■ TASK INSTRUCTIONS: Return the records below exactly as they are written.

■ THE INPUT:
*** Block opens ***
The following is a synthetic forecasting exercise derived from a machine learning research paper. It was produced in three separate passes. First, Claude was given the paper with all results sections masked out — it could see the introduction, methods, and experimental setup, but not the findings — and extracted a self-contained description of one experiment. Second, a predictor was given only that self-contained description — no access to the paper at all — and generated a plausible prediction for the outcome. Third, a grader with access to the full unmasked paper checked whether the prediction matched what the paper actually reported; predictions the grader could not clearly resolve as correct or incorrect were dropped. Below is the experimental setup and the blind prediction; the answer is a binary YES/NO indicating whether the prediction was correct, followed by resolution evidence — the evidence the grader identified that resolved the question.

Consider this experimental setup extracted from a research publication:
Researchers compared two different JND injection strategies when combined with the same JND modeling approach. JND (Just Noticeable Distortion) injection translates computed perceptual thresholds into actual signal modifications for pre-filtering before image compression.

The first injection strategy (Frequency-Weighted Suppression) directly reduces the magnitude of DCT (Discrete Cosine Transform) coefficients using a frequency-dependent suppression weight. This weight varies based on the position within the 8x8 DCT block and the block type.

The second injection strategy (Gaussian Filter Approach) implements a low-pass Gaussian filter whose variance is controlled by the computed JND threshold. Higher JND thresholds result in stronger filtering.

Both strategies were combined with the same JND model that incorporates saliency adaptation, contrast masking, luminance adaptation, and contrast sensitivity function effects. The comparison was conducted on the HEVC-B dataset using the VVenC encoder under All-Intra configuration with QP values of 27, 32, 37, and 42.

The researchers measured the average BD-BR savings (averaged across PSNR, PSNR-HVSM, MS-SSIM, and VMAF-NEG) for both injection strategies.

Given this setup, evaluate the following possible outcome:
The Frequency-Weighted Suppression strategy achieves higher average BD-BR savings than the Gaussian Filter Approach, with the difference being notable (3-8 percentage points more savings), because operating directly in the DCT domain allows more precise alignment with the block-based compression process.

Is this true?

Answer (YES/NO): NO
*** Block closes ***
■ YOUR RESPONSE:
The following is a synthetic forecasting exercise derived from a machine learning research paper. It was produced in three separate passes. First, Claude was given the paper with all results sections masked out — it could see the introduction, methods, and experimental setup, but not the findings — and extracted a self-contained description of one experiment. Second, a predictor was given only that self-contained description — no access to the paper at all — and generated a plausible prediction for the outcome. Third, a grader with access to the full unmasked paper checked whether the prediction matched what the paper actually reported; predictions the grader could not clearly resolve as correct or incorrect were dropped. Below is the experimental setup and the blind prediction; the answer is a binary YES/NO indicating whether the prediction was correct, followed by resolution evidence — the evidence the grader identified that resolved the question.

Consider this experimental setup extracted from a research publication:
Researchers compared two different JND injection strategies when combined with the same JND modeling approach. JND (Just Noticeable Distortion) injection translates computed perceptual thresholds into actual signal modifications for pre-filtering before image compression.

The first injection strategy (Frequency-Weighted Suppression) directly reduces the magnitude of DCT (Discrete Cosine Transform) coefficients using a frequency-dependent suppression weight. This weight varies based on the position within the 8x8 DCT block and the block type.

The second injection strategy (Gaussian Filter Approach) implements a low-pass Gaussian filter whose variance is controlled by the computed JND threshold. Higher JND thresholds result in stronger filtering.

Both strategies were combined with the same JND model that incorporates saliency adaptation, contrast masking, luminance adaptation, and contrast sensitivity function effects. The comparison was conducted on the HEVC-B dataset using the VVenC encoder under All-Intra configuration with QP values of 27, 32, 37, and 42.

The researchers measured the average BD-BR savings (averaged across PSNR, PSNR-HVSM, MS-SSIM, and VMAF-NEG) for both injection strategies.

Given this setup, evaluate the following possible outcome:
The Frequency-Weighted Suppression strategy achieves higher average BD-BR savings than the Gaussian Filter Approach, with the difference being notable (3-8 percentage points more savings), because operating directly in the DCT domain allows more precise alignment with the block-based compression process.

Is this true?

Answer (YES/NO): NO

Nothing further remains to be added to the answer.